En quoi consiste ce métier

La masso-kinésithérapie est définie par le code de la santé publique comme la « promotion de la santé, la prévention, le diagnostic kinésithérapique et le traitement » des troubles du mouvement et des incapacités fonctionnelles, par des moyens manuels, instrumentaux et éducatifs. Le kinésithérapeute évalue la situation du patient, fixe des objectifs de rééducation et choisit les techniques à mettre en œuvre, dans le cadre d'une prescription médicale ou, depuis peu et de façon expérimentale, en accès direct (voir plus bas). La France compte plusieurs dizaines de milliers de kinésithérapeutes, exerçant en cabinet libéral, à l'hôpital, en centre de rééducation, en EHPAD ou en établissement thermal.

À qui elle s'adresse

On consulte un kinésithérapeute pour des troubles très divers touchant le mouvement et la fonction motrice : rééducation après une chirurgie orthopédique (genou, épaule, hanche), suites de fracture ou de traumatisme, affections rhumatologiques, troubles neurologiques (AVC, maladies neuro-dégénératives), affections respiratoires et cardio-vasculaires, rééducation périnéale, troubles de l'équilibre, ou encore accompagnement du sportif. La Haute Autorité de Santé (HAS) publie des recommandations spécifiques par pathologie, par exemple après une chirurgie du genou ou de l'épaule, ou pour la préservation des capacités motrices des personnes âgées à domicile.

Le kinésithérapeute intervient à tous les âges de la vie, y compris en pédiatrie.

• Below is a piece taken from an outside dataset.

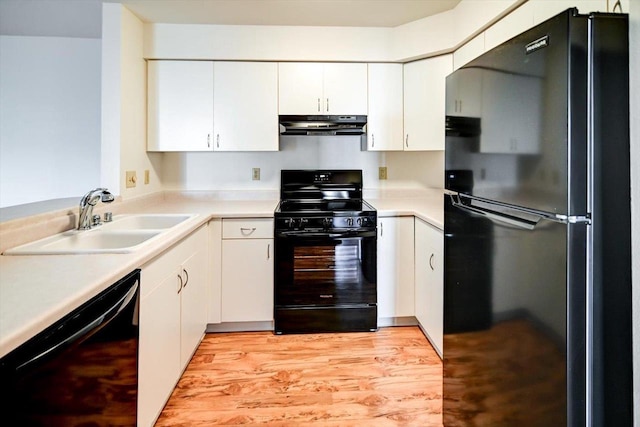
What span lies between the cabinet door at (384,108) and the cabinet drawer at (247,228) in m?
0.99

Comment se déroule un accompagnement

La première séance comprend un bilan diagnostic kinésithérapique : le praticien évalue la situation du patient et détermine, en lien avec la prescription médicale le cas échéant, les objectifs et le programme de soins. Le déroulé et le nombre de séances varient ensuite fortement selon la pathologie et les référentiels de la Haute Autorité de Santé associés ; au-delà d'un certain nombre de séances, une entente préalable ou un nouveau bilan peut être nécessaire. Les techniques mobilisées sont variées : mobilisations articulaires, massages dont le drainage lymphatique manuel, rééducation respiratoire, électrothérapie, thermothérapie, hydrothérapie ou pressothérapie, selon les besoins identifiés.

Cadre et qualification

La kinésithérapie est une profession de santé réglementée. L'exercice est réservé aux titulaires du diplôme d'État de masseur-kinésithérapeute (DE MK), qui confère le grade de master et se prépare en cinq ans après une première année universitaire d'accès (PASS, L.AS, STAPS ou L1 Santé) suivie de quatre années en institut de formation. Ce diplôme est inscrit au Répertoire national des certifications professionnelles sous la fiche RNCP40025 (niveau 7), qui a remplacé au 1er janvier 2025 l'ancienne fiche RNCP28353.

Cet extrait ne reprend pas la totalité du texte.